期待したいのは、ミルキー、ナッツ、ビター、さらにはセイボリー系(塩味)ノートの台頭。調香師のクリスティーナ・クリスティ氏は、「これらのアコードは、おいしく、抗いがたい魅力を放つシグネチャーを生み出す新しい手法です」と語る。ミルキーなノートは、柔らかくクリーミーなテクスチャーや、温かいハグのようなニュアンスのある甘さを得て、2025年に大きな人気を博した。「フラー(Phlur)」の“Heavy Cream”や「エリス ブルックリン」の“Vanilla Milk”が切り拓いた道を、2026年のフレグランスがさらに進化させていくはずだ。

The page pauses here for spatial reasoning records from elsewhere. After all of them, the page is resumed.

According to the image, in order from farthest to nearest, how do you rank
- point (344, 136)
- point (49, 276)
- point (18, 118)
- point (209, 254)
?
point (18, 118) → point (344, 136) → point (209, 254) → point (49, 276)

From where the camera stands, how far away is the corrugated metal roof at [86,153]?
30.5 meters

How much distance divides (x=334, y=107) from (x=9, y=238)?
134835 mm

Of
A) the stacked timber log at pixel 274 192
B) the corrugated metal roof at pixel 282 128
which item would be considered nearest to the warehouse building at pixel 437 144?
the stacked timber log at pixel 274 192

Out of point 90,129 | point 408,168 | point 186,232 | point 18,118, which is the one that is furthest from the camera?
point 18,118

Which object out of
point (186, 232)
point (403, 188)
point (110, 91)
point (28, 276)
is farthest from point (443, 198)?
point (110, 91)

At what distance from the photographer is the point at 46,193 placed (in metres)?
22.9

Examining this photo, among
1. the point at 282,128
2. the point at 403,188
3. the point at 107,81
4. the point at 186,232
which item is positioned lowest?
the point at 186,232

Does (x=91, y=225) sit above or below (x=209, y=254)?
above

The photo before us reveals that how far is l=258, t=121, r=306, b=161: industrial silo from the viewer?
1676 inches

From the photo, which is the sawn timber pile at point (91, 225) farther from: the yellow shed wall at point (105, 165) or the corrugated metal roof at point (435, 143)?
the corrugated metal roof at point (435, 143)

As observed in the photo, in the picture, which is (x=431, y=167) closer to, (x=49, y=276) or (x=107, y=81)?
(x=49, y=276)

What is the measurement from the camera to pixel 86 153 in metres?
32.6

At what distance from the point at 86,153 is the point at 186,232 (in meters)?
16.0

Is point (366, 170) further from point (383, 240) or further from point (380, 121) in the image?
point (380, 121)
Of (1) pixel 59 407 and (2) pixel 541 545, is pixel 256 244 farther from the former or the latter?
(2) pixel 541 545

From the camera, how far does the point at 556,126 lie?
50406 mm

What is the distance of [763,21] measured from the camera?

アーモンド、ピスタチオ、ヘーゼルナッツといったナッツのノートも、グルマンの世界を刺激的なものにしている。「これらはテクスチャー、温かみ、リッチさを加え、フレグランスに奥深さをもたらします」とクリスティ氏。

筆者の経験上、ナッツには特定の香りの官能性を高める不思議な力がある。「トム フォード ビューティ」の“バニラ セックス”に含まれるビターアーモンドのアコードは刺激的なオーラを放ち、「ペンハリガン」の“フォーチュイタス フィンリー”は、スパイス、ピスタチオ、タバコのブレンドが催眠術のような効果を生み出している。

そして、忘れてはならないのがお酒のノートの参入。ラム酒に浸したようなドラマチックで贅沢なアロマ、滑らかなウイスキー、そして、バニラ界隈における2026年のメインストリームとなりそうな、バーボンバニラの香りに要注目だ。このトレンドが気になるなら、「キリアン」の“エンジェルズ シェア パラディ”をチェックしてみて。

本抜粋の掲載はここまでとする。